3.4. Independent Variable Selection

The independent variables were selected using domain knowledge and are the same variables that were included in the regressions constructed by Kroschel, Rabiei, and Rasouli (2022). Domain knowledge suggests that these variables are most likely to affect average STP. The results from the FE models constructed in this study will differ as any constant term will be differenced out. Therefore, the presence of a 3.5” liner, the formation, and the constant term will not appear in the regression results. These will not be discussed in the following section.

3.4.1. Previous Stage Average STP

This variable is meant to capture the temporal effects from stress shadows at the boundaries [18]. Stress interference of reorientation increases with the number of fractures created and depends on the sequence of fracturing as well [27]. Net pressure and stress contrast both also increase substantially with the number of sequential fractures and decreased fracture spacing [27]. This study will not focus on interference between fractures in the interior perforations. We instead try to measure the temporal effect of stress shadows between zones [18].

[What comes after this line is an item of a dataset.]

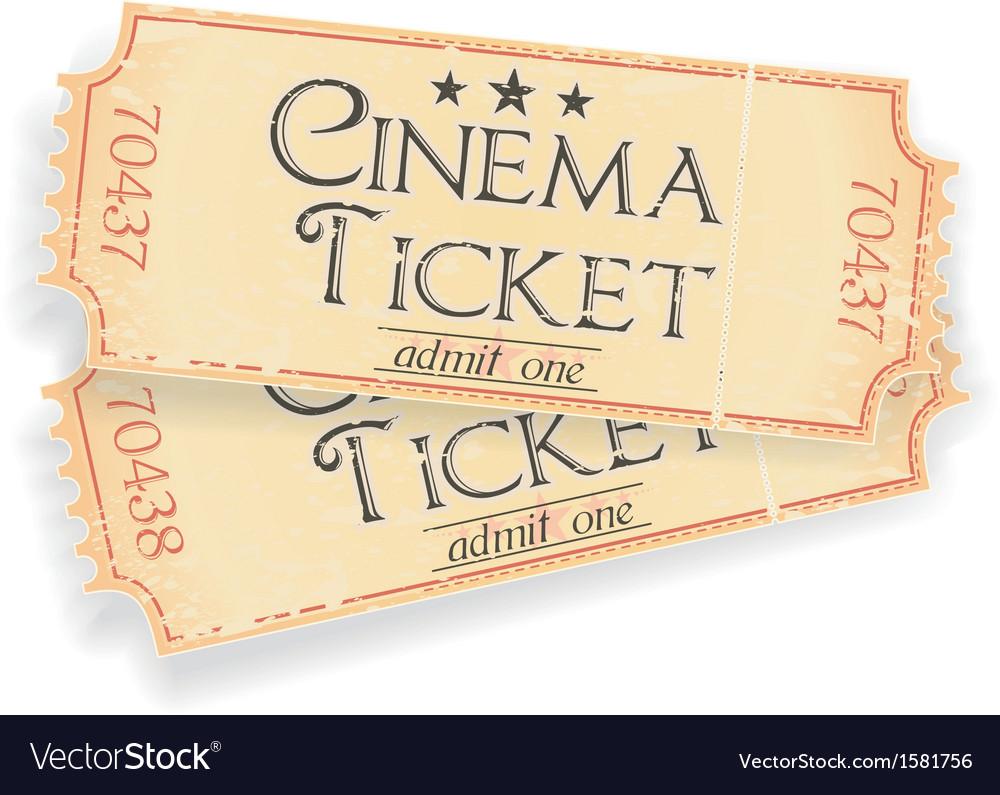 Vintage sinema ticket vector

3.4.2. Perforation Standoff

Induced stress shadow from previous stages on subsequent stages has effects that extend beyond the top perforation of one stage and may thus change the fracture initiation at the bottom perforation for the next stage [1]. Therefore, the standoff (distance) between the top perforation for one stage and the bottom perforation for the next stage may affect average STP through stress shadow effects [18]. Figure 8 is a schematic of the perforation standoff in the wellbore [18].
Figure 8. Perforation standoff between the top perforation of the previous stage and the bottom perforation of the subsequent stage [18].
Figure 8. Perforation standoff between the top perforation of the previous stage and the bottom perforation of the subsequent stage [18].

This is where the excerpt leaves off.